Прячу сам от себя ножи, лежу, остываю в комнате… Без движения, просто физически понимаю, какое у меня сейчас льняное лицо.
А если я сейчас…
А если я сейчас…
Не надо, пожалуйста, не надо…
Отрубите мне руки, потому что они могут убить, как могут убить любые руки.
Почему зверь может убить, украсть, обмануть, — почему зверь не способен на одно — на насилие?
Но проходит и это.
Какое счастье, что и это проходит.
Виноваты только я и мой страх.
Страх перед лишним словом и жестом, перед тем, что любые твои необдуманные или просто с озорства налепленные поступки обернутся адом, потому что ты всегда должен знать свое место.
Страх и ненависть к собственному сальному бессилию, неспособности защитить пусть даже от «игрового», невсамделишного насилия ни себя самого, ни тех, кого ты любишь.
Страх уже не мой собственный — но моего прадеда, и деда моего прадеда, и тех чужих поколений, что топали в Сибирь по разбитому тракту, дрожали, увидев над торговой площадью столб жирного черного крематорского дыма, страх тех, кто гнил в Ведьминской тюрьме в Кельне, кто жил в пасторальном городе Бамберге.
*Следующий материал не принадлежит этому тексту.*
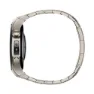 Huawei 5 46 Mm Smartklokke, Silver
В городе, где лет через сто с лишком родится Эрнест Теодор Амадей Гофман, доктор Дапертутто, доктор Вездездесь…
Страх тех, кто знал, что за стеной подписывают приговор четырехлетней девочке, которая призналась в сношениях с дьяволом после четырехчасовой пытки, и страх ее отца, которому Святое Судилище прислало счет за изготовление специальной детской дыбы — потому что четырехлетней еретичке не годился взрослый размер.
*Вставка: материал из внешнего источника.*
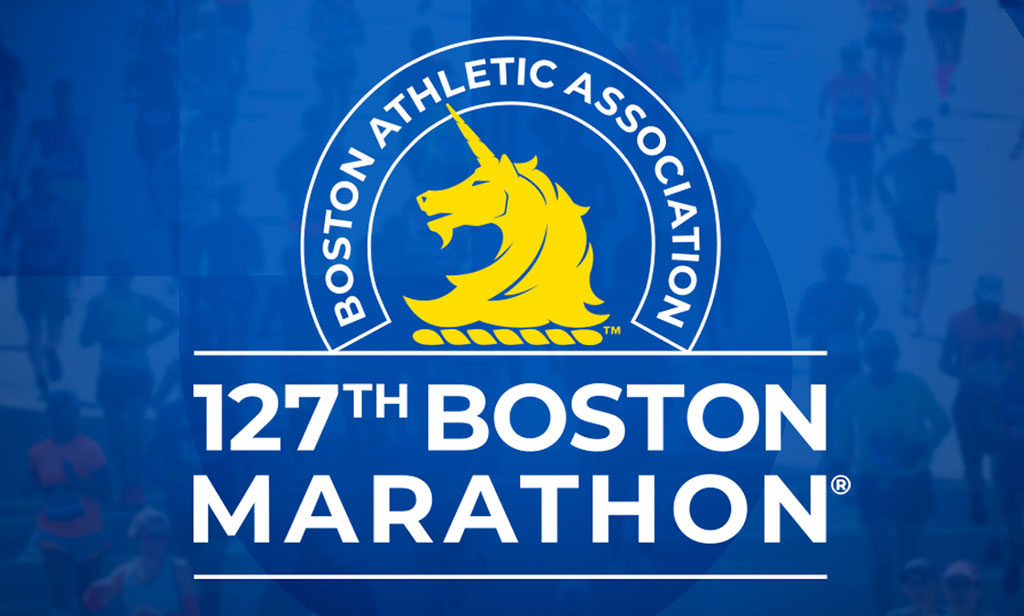 Maratón de Boston 2023: Datos y números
Страх поколений людей, к которым приходили и брали.
За дурацкий анекдот, неглубокий поклон, непочтительное высказывание об идолах, просто за то, что оказался в ненужное время в ненужном месте.
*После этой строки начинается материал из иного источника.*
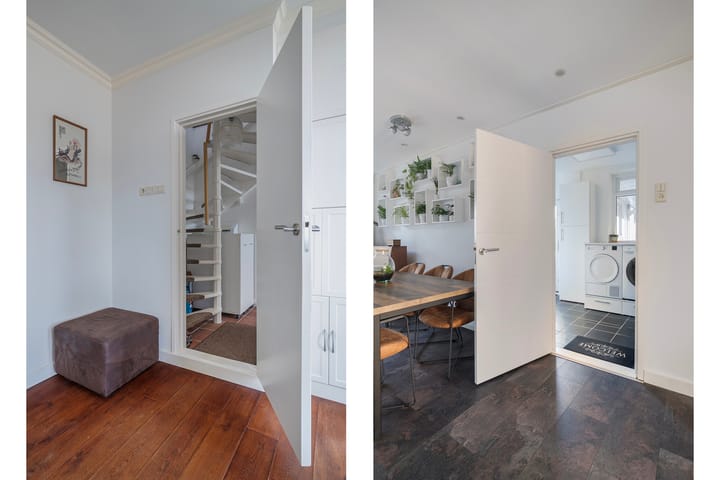 Foto 14 van Achthuizensedijk 8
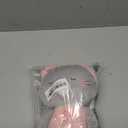 Lazada African American Baby Dolls Gifts Soft Plush Girl Toys Brown Skin 16"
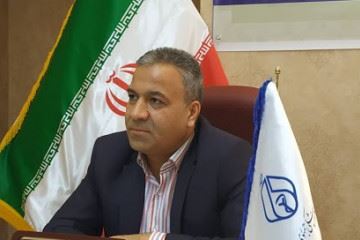 شاهد مداخله روز افزون افراد فاقد صلاحیت در امور درمانی مردم هستیم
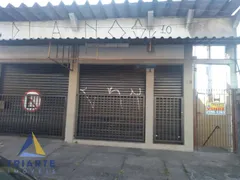 Loja / Salão / Ponto Comercial à venda, 200m² no Pestana, Osasco - Foto 20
Больше всего на свете я боюсь травли.
Боюсь, когда человека раздевают и гонят.
И не важно, как раздевают — сдирают одежку или просто говорят с ним плотно и близко к теме по душам голосом усталого мудреца, все познавшего в жизни, ставят на место, по-отечески журят с младенчества знакомым гнусавым голоском прогнившего лепечущего трупа.
Того самого ненавистного Достоевского.
"Бобок".
Чтоб вам провалиться, Федор Михайлович, ночной отравитель…
Впрочем, вы уже провалились.
Тот самый рассказик, с невинным названием «Бобок», где случайный прохожий подслушивает, о чем переговариваются свежепогребенные мертвецы.
"Разврат дряблых и гниющих трупов, тело в гробу еще оживает, остатки жизни сосредоточиваются, но только в сознании, это продолжается еще месяца два-три… Иногда даже полгода… Тут есть один, который почти уже совсем разложился, но раз недель в шесть он еще пробормочет одно словцо, конечно бессмысленное, про какой-то «бобок», все бобок и бобок, пока не развалятся челюсть и горло…"
Вот этого голоса боюсь, бессмертного «бобка», который раз и навсегда укажет мне и тем, кого я люблю, и даже тем, кого я не знаю, — свое место.
И конечно же, главное, то, что я не переживал в жизни, но в страхах это присутствует всегда.
Меня гонят.
Я раздет, все мои слабости, телесные и душевные недостатки препарированы умелыми Мудрецами с ордером на арест, высмеяны, обгажены, я уже не человек, я предал все, со всем согласился, я бегу и знаю, что меня гонят, — они идут цепью, улюлюкают, хохочут, — они все очень дружны между собой, давно друг друга знают, отмечены наградами и общественным признанием, они не обладают "звериной серьезностью", как они сами говорят, и твердо уверены в том, что они делают благое дело. Нет, они не уверены — они действительно делают благое дело.
А я бегу без дороги, как животное, в нечистотах, в кандалах собственного ужаса, жировых отложений, кишечных спазмов.
Они гонят меня не для того, чтобы убить или поймать.
Они гонят меня за то, что я сделал что-то недопустимое и неприличное.